Start of Provided text

I ended up with 5 slot reds out of a dozen or so caught. One nice thing was that even the undersized were healthy, fat, fighting, little brutes that were in the 15-19 inch range. I know there's been plenty of fish on the bump boards shown in the reports but I posted these because I have a question. Almost every single red was the gorgeous bronze like the first two pics but the last pic puzzles me. He was the smallest of the slots and the picture doesn't really show how silver he is, he shimmered brighter than the trout. Most of the other undersized had at least some bronze to them so I wondered about this. I know the bronze has a lot to do with the tannin but you folks think he may have just been a stray and freshly wandered into Oyster? Or something genetic? I've caught plenty of light colored reds but usually they all have the same color scheme going on. If you have a thought I'd like to know please.
We called it a day at about 2:30, the sun had returned, it was getting hot, but left them still biting. All the reds except two were caught on either chartreuse gulp swimming mullet or new penny/chartreuse tail gulp mantis shrimp. The swimming mullet were either under a popping cork or on a jig head. The mantis shrimp were rigged weedless on a Tx rig and twitched along the bottom. I had caught a lady fish and remembered Tobin (troutsupport guru) mentioned a month or so ago that they were redfish candy so I cut some chunks and threw it out on a fishfinder rig while I was casting the gulp lures. I caught two on the cut bait. All the reds were released to enjoy life and hopefully make little reds someday.
The plan was to hit the water again the next morning around Turtle Bay but later that night (Monday) everything that missed us and poured on Bay City, Edna, etc., hammered down on fish camp Palacios and didn't stop. We agreed to not set the alarm and see what happens. Still coming down pretty healthy at 7:30 am so we sat under the awning, drank some coffee, and enjoyed the cool 70's weather and the scenery.
An absolutely great time with great TKF guys. The drift didn't happen but it'll be there still.
I know this has gotten long but I don't post much, got the itch to write a little, so if you want to bear with me here goes...
Tres Palacios (the Bay of Three Palaces) is an absolutely fantastic area to fish in these shallow mid-coast bay systems. Turtle Bay, Oyster Lake, the Pilkington/Pelican Bayou, and the Palacios Bay itself has something to offer all year round. When I first found Oyster several years ago I could be out there 12-14 hrs and never see another human. In the last three years it's gotten a little busier but if I see 2 other yaks it's very surprising. Same for the other spots I mentioned but then again I do my best to stay off the water on weekends so maybe it's busier then. The drift I marked on the map is just under 10 miles as the pelican flies and kayak paddles. When you zig zag, or get a ways up into one of the marsh drains along the route it will be a 12-13 mile trip. You've got to have the wind help you unless you're some kind of paddling/peddling, out there for the health of it, kind of a yakker. I don't know many of those, but the couple I do come in from Austin in the Prius, sip wheatgrass health shakes, and have sit in's. Whatever floats your yak but in regards to that drift trip and fishing, gotta be prepared.

End of Provided text
Start of Record set

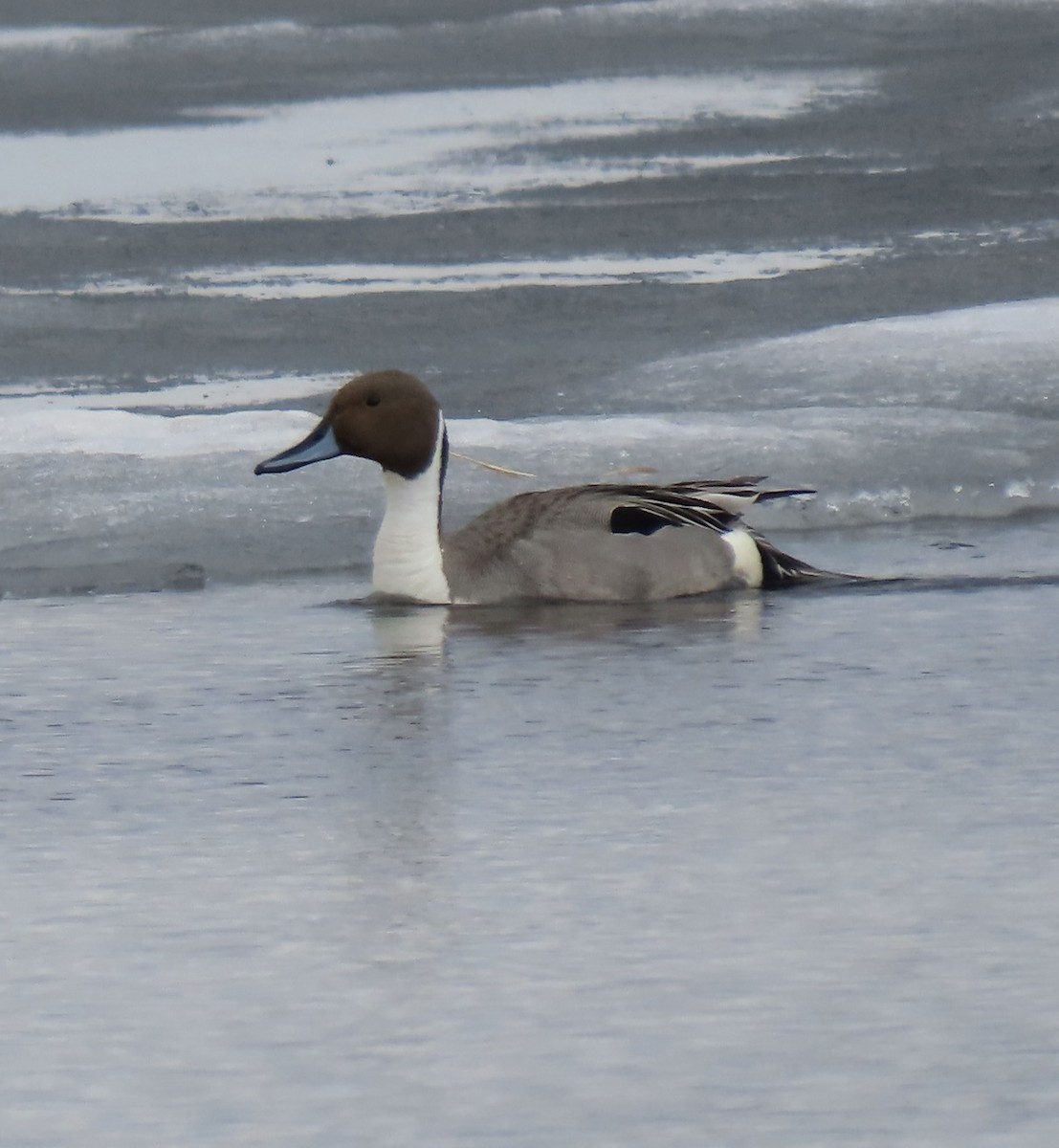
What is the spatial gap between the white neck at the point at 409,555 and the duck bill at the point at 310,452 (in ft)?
0.84

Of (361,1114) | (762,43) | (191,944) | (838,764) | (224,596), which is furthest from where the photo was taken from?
(762,43)

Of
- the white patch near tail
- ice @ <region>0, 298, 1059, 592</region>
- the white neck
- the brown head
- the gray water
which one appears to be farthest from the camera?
ice @ <region>0, 298, 1059, 592</region>

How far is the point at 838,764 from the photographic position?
480 cm

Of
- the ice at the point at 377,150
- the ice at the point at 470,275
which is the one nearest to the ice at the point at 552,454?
the ice at the point at 470,275

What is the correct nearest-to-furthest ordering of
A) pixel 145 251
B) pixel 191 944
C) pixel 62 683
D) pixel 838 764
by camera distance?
pixel 191 944 → pixel 838 764 → pixel 62 683 → pixel 145 251

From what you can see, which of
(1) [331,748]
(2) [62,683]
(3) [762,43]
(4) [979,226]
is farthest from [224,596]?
(3) [762,43]

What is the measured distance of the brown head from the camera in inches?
305

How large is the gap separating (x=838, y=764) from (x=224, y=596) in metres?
2.89

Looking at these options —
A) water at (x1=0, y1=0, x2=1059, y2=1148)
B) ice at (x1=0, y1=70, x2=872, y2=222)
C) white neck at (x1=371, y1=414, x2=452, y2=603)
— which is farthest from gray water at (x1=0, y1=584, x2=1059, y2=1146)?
ice at (x1=0, y1=70, x2=872, y2=222)

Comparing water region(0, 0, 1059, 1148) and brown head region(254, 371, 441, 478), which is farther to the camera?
brown head region(254, 371, 441, 478)

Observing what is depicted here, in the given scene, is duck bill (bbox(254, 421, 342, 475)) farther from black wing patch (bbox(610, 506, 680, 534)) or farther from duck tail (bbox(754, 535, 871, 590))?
duck tail (bbox(754, 535, 871, 590))

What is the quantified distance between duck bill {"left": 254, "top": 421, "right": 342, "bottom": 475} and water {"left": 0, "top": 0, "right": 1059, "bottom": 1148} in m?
0.34

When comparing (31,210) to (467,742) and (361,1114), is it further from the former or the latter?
(361,1114)

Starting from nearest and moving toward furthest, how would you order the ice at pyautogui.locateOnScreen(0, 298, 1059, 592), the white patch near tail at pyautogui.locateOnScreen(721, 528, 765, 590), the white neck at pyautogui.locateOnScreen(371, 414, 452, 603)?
the white neck at pyautogui.locateOnScreen(371, 414, 452, 603) < the white patch near tail at pyautogui.locateOnScreen(721, 528, 765, 590) < the ice at pyautogui.locateOnScreen(0, 298, 1059, 592)
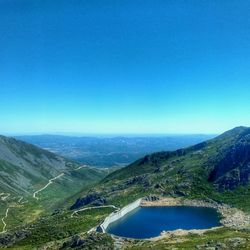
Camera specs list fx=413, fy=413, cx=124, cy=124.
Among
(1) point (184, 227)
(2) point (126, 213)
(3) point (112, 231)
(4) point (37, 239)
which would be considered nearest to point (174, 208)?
(2) point (126, 213)

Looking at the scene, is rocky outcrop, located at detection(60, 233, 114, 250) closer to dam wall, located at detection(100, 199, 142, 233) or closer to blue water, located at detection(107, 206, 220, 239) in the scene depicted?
blue water, located at detection(107, 206, 220, 239)

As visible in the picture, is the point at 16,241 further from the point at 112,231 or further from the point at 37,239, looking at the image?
the point at 112,231

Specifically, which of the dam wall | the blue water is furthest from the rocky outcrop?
the dam wall

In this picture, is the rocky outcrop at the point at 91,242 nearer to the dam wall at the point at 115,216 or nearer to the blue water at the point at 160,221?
the blue water at the point at 160,221

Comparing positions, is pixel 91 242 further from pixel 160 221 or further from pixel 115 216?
pixel 160 221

End of Record set

=== Tasks ===
1) In the fishing report, which lures caught all the reds except two?
2) Rewrite the paragraph of the fishing report that begins "We called it a day" as a short bulleted list, keeping its main facts.

=== Results for the exercise ===
1) Chartreuse gulp swimming mullet or new penny/chartreuse tail gulp mantis shrimp.

2)
- Fishing ended at about 2:30. The sun was back and it was getting hot, but the fish were still biting.
- All the reds except two were caught on chartreuse gulp swimming mullet or new penny/chartreuse tail gulp mantis shrimp.
- The swimming mullet were fished under a popping cork or on a jig head.
- The mantis shrimp were rigged weedless on a Tx rig and twitched along the bottom.
- After a lady fish was caught, chunks of it were put out on a fishfinder rig while the gulp lures were cast. This was based on Tobin's remark that lady fish are redfish candy. Two reds were caught on the cut bait.
- All the reds were released.